Saturday, January 20, 2024

Adoption Series: Lonely

Read Time: 3 minutes

Lonely and unable to ask why.

I could see my home across the way from where I was boarded. I longed to be there. I ached for my room, the yard with its fishpond, and the wonderful rockery I used as a stage for imaginary tales of heroes and damsels. I don’t remember longing to be with Mom or Dad. I just longed to be in my own place. A place where I felt I belonged.

I was in the third grade. It was my second year of being boarded with Mimi and the fourth of being boarded out during the school year.

Isolated, empty, and emotionally adrift, I was horribly lonely, yearning for social connection and understanding. Mimi’s house was dark and cold inside. I never understood why I was only allowed to be in the kitchen, the bathroom, and my upstairs bedroom, never the living room, where the big windows warmed and lit the room. I wasn’t allowed to use the bathroom during the night. Mimi gave me a bucket in case I needed to pee. Strange, confusing rules. Mimi didn’t talk much, aside from corrections or instructions.

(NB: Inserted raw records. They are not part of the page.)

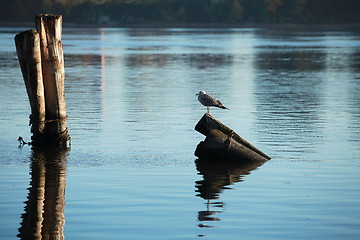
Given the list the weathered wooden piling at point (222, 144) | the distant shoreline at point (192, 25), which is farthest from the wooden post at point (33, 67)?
the distant shoreline at point (192, 25)

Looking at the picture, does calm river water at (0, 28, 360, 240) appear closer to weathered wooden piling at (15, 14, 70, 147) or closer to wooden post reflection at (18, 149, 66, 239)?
wooden post reflection at (18, 149, 66, 239)

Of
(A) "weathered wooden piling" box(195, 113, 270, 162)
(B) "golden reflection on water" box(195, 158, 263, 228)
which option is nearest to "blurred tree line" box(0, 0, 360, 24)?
(A) "weathered wooden piling" box(195, 113, 270, 162)

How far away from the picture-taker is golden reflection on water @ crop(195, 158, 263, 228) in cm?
1210

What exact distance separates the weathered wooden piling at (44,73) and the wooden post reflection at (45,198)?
56 cm

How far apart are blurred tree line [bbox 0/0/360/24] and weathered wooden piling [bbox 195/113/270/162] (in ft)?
471

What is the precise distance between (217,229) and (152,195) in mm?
2107

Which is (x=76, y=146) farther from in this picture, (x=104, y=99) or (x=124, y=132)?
(x=104, y=99)

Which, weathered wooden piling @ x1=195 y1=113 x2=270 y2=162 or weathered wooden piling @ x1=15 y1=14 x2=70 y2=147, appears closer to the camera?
weathered wooden piling @ x1=195 y1=113 x2=270 y2=162

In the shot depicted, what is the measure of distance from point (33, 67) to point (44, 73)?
442 mm

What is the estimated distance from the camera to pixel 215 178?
14.5 metres

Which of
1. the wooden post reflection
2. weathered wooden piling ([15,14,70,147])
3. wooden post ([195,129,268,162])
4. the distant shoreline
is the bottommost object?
the wooden post reflection

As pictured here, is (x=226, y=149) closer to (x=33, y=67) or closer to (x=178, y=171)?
(x=178, y=171)

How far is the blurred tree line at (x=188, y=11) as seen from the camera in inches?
6230

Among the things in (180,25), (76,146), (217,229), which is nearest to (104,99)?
(76,146)
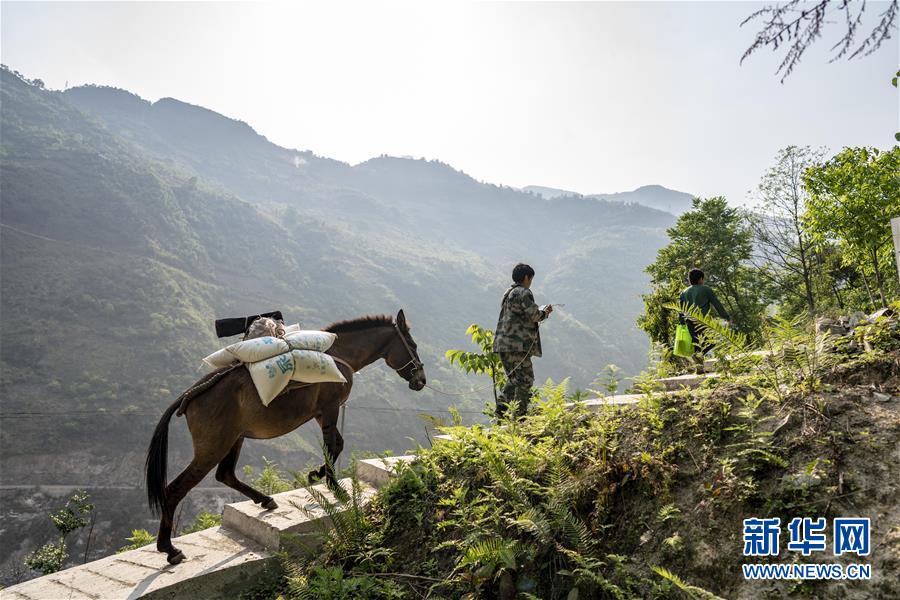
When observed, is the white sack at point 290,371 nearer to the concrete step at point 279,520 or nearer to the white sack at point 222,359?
the white sack at point 222,359

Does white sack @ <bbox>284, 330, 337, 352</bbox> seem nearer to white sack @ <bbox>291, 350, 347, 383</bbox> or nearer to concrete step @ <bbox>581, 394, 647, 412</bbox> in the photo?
white sack @ <bbox>291, 350, 347, 383</bbox>

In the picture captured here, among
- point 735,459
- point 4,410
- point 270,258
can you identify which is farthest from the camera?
point 270,258

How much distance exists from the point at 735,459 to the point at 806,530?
21.7 inches

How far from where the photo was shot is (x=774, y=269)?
28.8 meters

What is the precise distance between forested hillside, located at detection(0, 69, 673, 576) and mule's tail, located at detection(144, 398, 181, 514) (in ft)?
46.6

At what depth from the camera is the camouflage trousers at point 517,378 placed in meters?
6.57

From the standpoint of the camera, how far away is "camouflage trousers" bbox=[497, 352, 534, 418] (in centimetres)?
657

A boy named Kenny also boarded there for a few weeks, but mostly I was alone.

Sometimes, the lonely feelings were like a heavy weight on my chest. A weight parred with a vague sense of emptiness as though I was hollow inside. I was utterly disconnected from anything familiar or comforting. Sometimes, I heard a humming sound I knew no one else could hear. It was only in my head.

Friends were not allowed to visit, although I don’t remember having any friends then. I must have had school friends. Maybe they just didn’t make an impression. Anyway, with no one to be close to, I was lost.

I knew that I was adopted. I’d know as long as I can remember. I think I somehow absorbed the assumption that part of being “special,” as Mom liked to say, meant I wasn’t to question how things were. Mom did say we mustn’t upset Dad. Somehow upsetting Dad was a part of it.

So, I didn’t ask. And it was only as I wrote this that I realized what the most obvious question even was. Six decades after being boarded out, I know what I could have asked.

“Mom, why can’t I go with you? Couldn’t I attend the school where you teach and live with you?”

Mom had taken a job teaching fourth grade in Olympia, not too far from Seattle but far enough that she needed to stay there during the week.

She’d gone back to work to cover our living expenses. Dad had suffered a mental health breakdown and was still recovering while I was boarded with Mimi. That much, I’d been told.

Ironically, all my adult life, I’ve asked lots of questions. I’ve used a questioning technique to negotiate deals and to develop professional relationships. I question friends and family as a part of my everyday conversational style. But as I examine my questioning a bit further, it comes to me that only recently have I become more comfortable asking deeply personal questions, especially of those closest to me.

I now think my hesitation––my internalized restriction goes back to those days when I was afraid to ask why I was left behind.

Mom and Dad are long gone. I never asked. But I think I know the answer now.

I am adopted; it was clear to me even then that being with mom and dad was conditional. And I learned that safety resides in staying on the surface of things. Even though I knew something was deeply wrong, not asking any questions was ingrained in me. I could have been abandoned altogether. That was the risk.

I was afraid that if I asked, I’d never be allowed back to a place where I felt safe.

Now, I know closeness requires us to be self-revealing, comfortable asking emotionally demanding questions, and honestly sharing what is really going on so we can understand each other.

And closeness keeps me from ever being that lonely again.


  • Kris says:

    Granted, we had our own monster to deal with,but I only remember you seeming sad or upset. Never saw you much, although we visited fairly often. You probably left before they built the one-story.

    • Ted says:

      Thanks, Kris, I was allowed to sleep in the guest bedroom of the one story house. They build that house and moved in while was away for the summer. Gave all my stuff away. Kenny got the multi-band radio that your Dad had given me. I was happy about that. Glad Kenny got something special out of the deal.

  • Bez says:

    Ted, so moving. I can relate to so much of this, although my own childhood traumas seem trivial by comparison (I hope this isn’t a contest). But having to normalize the not-normal because anything else is unsafe, the feelings of emptiness and all the rest, I totally get it. Oh man, that sounds tough. The sharing and questions take courage, and I’d say are worth it — keep telling, keep asking.

    • Ted says:

      Hi Bez, thanks for pointing out your comment on this story to me this morning.

      I’ve often thought that my trauma was not significant enough to complain about. And I thought that I needed to be a big boy and just shrug it off.

      As I got a bit more introspective, started writing and began to think about why I am the way I am I slowly came to the understanding that telling my story gave me access to myself through the reactions of others.

      When I write about growing up it opens up memories. Those memories have been closed to me most of my life. Writing seems to be a lever that gives me access.

      And I don’t believe trauma is something that can be compared from one person to another in any meaningful way.